In [1]:
import numpy as np
import pandas as pd
import matplotlib.pyplot as plt
import matplotlib.font_manager as fm
import seaborn as sns

# 한글이 깨지는 문제
font_name = fm.FontProperties(fname="C:\\Windows\\Fonts\\malgun.ttf").get_name()
plt.rc("font", family=font_name)

# 한글 적용 후 기호가 미출력
import matplotlib as mlp
mlp.rcParams["axes.unicode_minus"] = False

# 1. XML

- 특징
    - 메타 언어 : GML > SGML > XML
    - 데이터를 위한 언어 : 태그 이름을 마음대로 만들 수 있음
        - HTML : <font color:red>홍길동</font>
        - XML : <name>홍길동</name> 
    - DBMS : 대량 데이터 저장 가능, 삽입삭제수정조회 가능
    - 데이터 표준화 : 이기종 시스템 간의 정보 교환, 웹 서비스, 유비쿼터스, 사물인터넷 등등...
    
- 구성 요소
    - dtd : xml 설계도
    - xml schema : xml 설계도, 복잡함
    - xml
    - xsl, xslt : xml에 디자인 설정, css 같음
    
- https://docs.python.org/3/library/xml.etree.elementtree.html

In [2]:
import xml.etree.ElementTree as et

##### XML api 사용 방법
# 1. xml이 파일로 존재하는 경우 : parse()
# 2. xml이 메모리에 로드된 경우 : fromstring()

## (1) XML 데이터 불러오기

In [4]:
##### xml이 파일로 존재하는 경우

tree1 = et.parse("data/users.xml") # 트리 형태로 저장되어 있음
tree1

<xml.etree.ElementTree.ElementTree at 0x20e5f288730>

In [6]:
##### xml이 이미 메모리에 로드되어 있는 경우

xmlstr = """<?xml version="1.0" encoding="utf-8" ?>
<users>
    <user grade="gold">
            <name>Kim Cheol Soo</name>
            <age>25</age>
            <birthday>19940215</birthday>
    </user>
    <user grade="diamond">
            <name>Kim Yoo Mee</name>
            <age>21</age>
            <birthday>19980417</birthday>
    </user>
</users>
"""

tree2 = et.fromstring(xmlstr)
tree2
# Element : <></> 태그는 하나의 Element이며 노드가 된다.

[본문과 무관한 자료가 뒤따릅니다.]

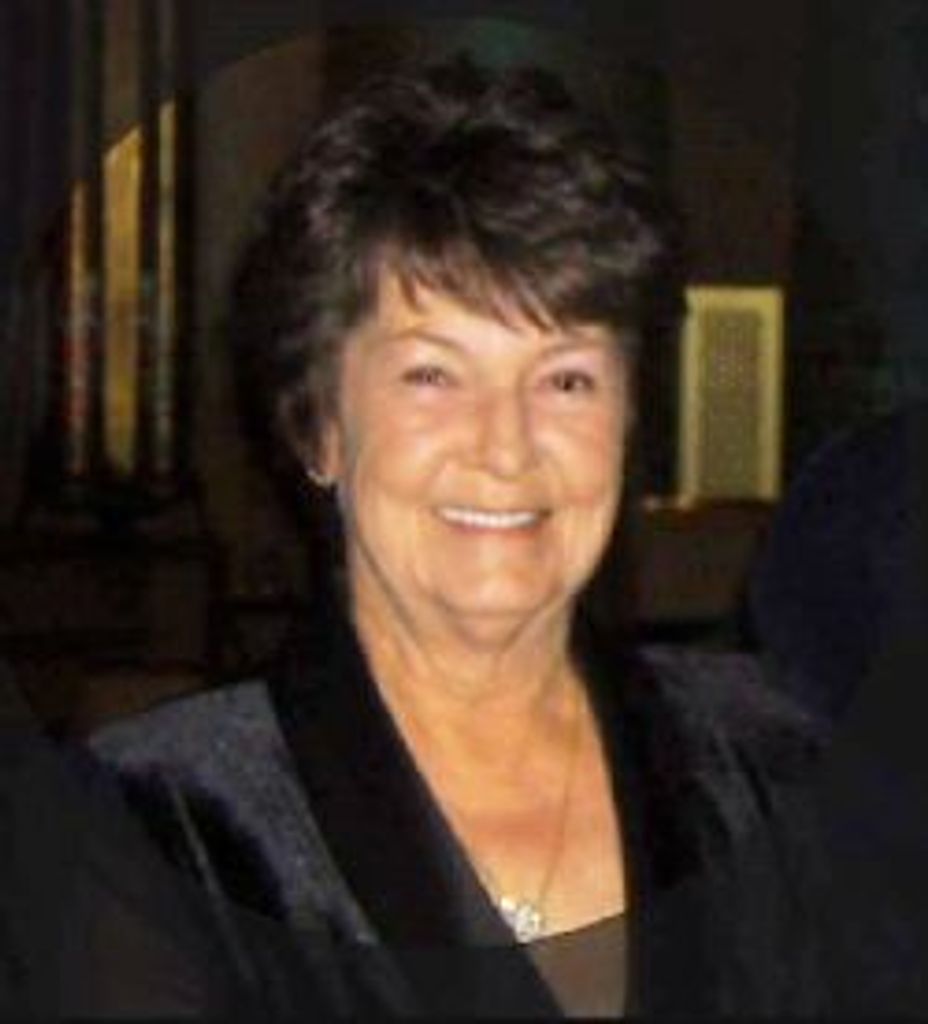 Sereda Hodge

<Element 'users' at 0x0000020E5FA64B80>

## (2) XML 데이터 다루기

### 1) 태그명 검색

In [9]:
print(tree1.find("user"))
print(tree1.find("user[1]"))
print(tree1.find("user[2]"))

<Element 'user' at 0x0000020E5F9F34A0>
<Element 'user' at 0x0000020E5F9F34A0>
<Element 'user' at 0x0000020E5F9F3630>


In [21]:
data = tree1.find("user[2]")
print(type(data))
dir(data)

print(data.tag)
print(data.attrib) # 속성
print(data.get("grade"))

print("----------------------------------------------")

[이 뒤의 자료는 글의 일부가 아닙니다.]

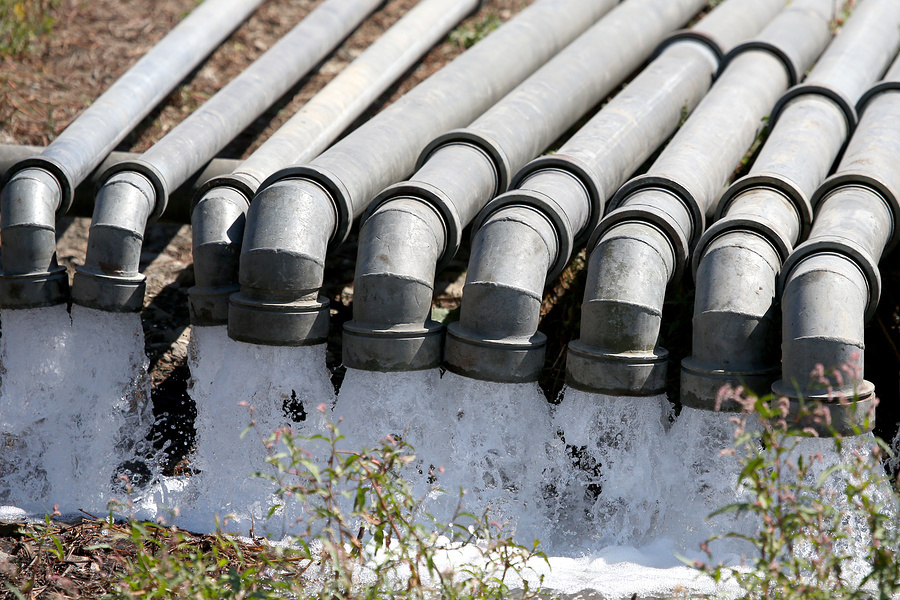 Хризотилцементные трубы и муфты от Минерал Композит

username = data.find("name")
print(username.tag)
print(username.attrib) # 속성

print(username.text) # text노드(name의 자식 노드이자 단말테그)

<class 'xml.etree.ElementTree.Element'>
user
{'grade': 'diamond'}
diamond
----------------------------------------------
name
{}
Kim Yoo Mee


### 2) 태그 조건으로 검색

In [29]:
# data = tree1.find("./user[@grade]") # grade gold
# data = tree1.find("./user[@grade][2]")
data = tree1.find("./user[@grade = 'diamond']")

print(data)
print(data.attrib) # dict 형식
print(data.keys()) # dict의 key값만
print(data.items()) # dict를 튜플로

<Element 'user' at 0x0000020E5F9F3630>
{'grade': 'diamond'}
['grade']
[('grade', 'diamond')]


### 3) 여러 개의 태그 한 번에 가져오기

In [32]:
users = tree1.findall("./user")
for i in users:
    print(i.attrib)
    print(i.find("name").text)

{'grade': 'gold'}
Kim Cheol Soo
{'grade': 'diamond'}
Kim Yoo Mee


# 2 JSON

In [33]:
import json

# dumps() : data 저장
# loads() : data 불러올 때

In [47]:
j1 = {"name":"홍길동", "birth":"0101", "age":20}
print(type(j1))
print(j1)

print("----------------------------------------------------")

j2 = json.dumps(j1)
print(type(j2)) # JSON은 네트워크에 최적화된 문자열 형식
print(j2) # encoding : 홍길동 > \ud64d\uae38\ub3d9

print("----------------------------------------------------")

j3 = json.dumps((1,2,3))
print(type(j3))
print(j3) # JSON에는 소괄호 없음 중괄호 혹은 대괄호(여러개일 때 묶어줌)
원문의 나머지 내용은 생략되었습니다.